Preso coscienza, da adulto, che raccontano un sacco di balle, temo che andrebbe approfondito il concetto “la storia la scrivono i vincitori”.

Giupor
Giupor
17 Settembre 2019 20:49

La manipolazione della storia a propria convenienza è tipica della sinistra che dà del fascista a chiunque possa contrastarla ma dimentica le vittime di Stalin e le foibe istriane, i carri armati sovietici a Praga e via discorrendo. Cercano di impossessarsi della Resistenza facendo intendere che i partigiani fossero tutti comunisti omettendo, ad esempio, le lotte fratricide tra i partigiani friulani e quelli comunisti fatti sottostare a Tito. Ad esempio perché il termine fascista è un insulto mentre comunista no? I fascisti non esistono più i comunisti invece sì (vedi regime cinese).
Vorrei ricordare agli amici piddini che danno a Salvini dell’istigatore di odio sociale che il sottoscritto ha vissuto i tempi in cui ad istigare l’odio sociale contro gli imprenditori (allora chiamati spregiativamente “padroni”) furono i sindacati di sinistra soprattutto la FIOM. Riusciremo ad avere una evoluzione culturale ove l’avversario politico è appunto un avversario e non un nemico?
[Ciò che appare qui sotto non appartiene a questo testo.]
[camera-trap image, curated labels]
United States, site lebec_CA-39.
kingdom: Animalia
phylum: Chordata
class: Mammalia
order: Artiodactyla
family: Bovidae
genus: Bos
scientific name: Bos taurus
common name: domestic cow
I politici dovrebbero rappresentare le istanze degli elettori non “educarli” come sostiene qualche cariatide di sinistra?
Invito i commentatori politici a sottolineare le incoerenze e i voltafaccia dei nostri rappresentanti anziche assecondarli o plagiarli. Lo dobbiamo ai nostri figli.

carlottacharlie
carlottacharlie
17 Settembre 2019 20:02

Gentile Gervasoni,
la bugia, o non conoscenza della storia, che a me pare più probabile, il Franceschini non l’ha solo scritta, lo sentii in non so quale programma Tv dirlo urbi et orbi dallo stesso “storico” paventante fascismi a go!-go! e rimasi come colpita da una fucilata da cui mi ripresi subito indirizzando al raccontator di scemenze ogni strale possibile.
Quello che mi fa rimanere senza parole è che ,- più non sanno, più non capiscono quel che leggono o più non ricordano quel che han letto,- più parlano.Una tristezza unica.
La sua chiosa all’articolo è perfetta nel presagire il futuro che toccherà alla scuola con tale e tali individui.

Argh!
Argh!
17 Settembre 2019 19:34

Forse per divisioni il bravo ministro si riferiva a quella tra lo stesso Mussolini che da direttore dell’Avanti, organo ufficiale del partito socialista, con tendenze massimaliste, se ne andò per formare il partito fascista.
In questo caso però Franceschini avrebbe fatto bene a dirla tutta: fu lo stesso partito socialista, una sua costola, a dare vita al fascismo.

Ivo Biavaschi
Ivo Biavaschi
17 Settembre 2019 18:10

Solo i pidioti, come Gennaro Migliore oggi a “L’aria che tira”, possono sostenere la fake della bambina presentata come vittima di Bibbiano.
Infatti la conduttrice lo ha sconfessato in diretta ed il “Migliore” ha fatto la figura che si meritava.

Bob 184
Bob 184
17 Settembre 2019 18:03

@ lorenzo van perg. Presentare la bambina è osceno, rubarla ai genitori invece è ….. da maledetti stronzi, falsi, bugiardi, criminali, nazicomunisti.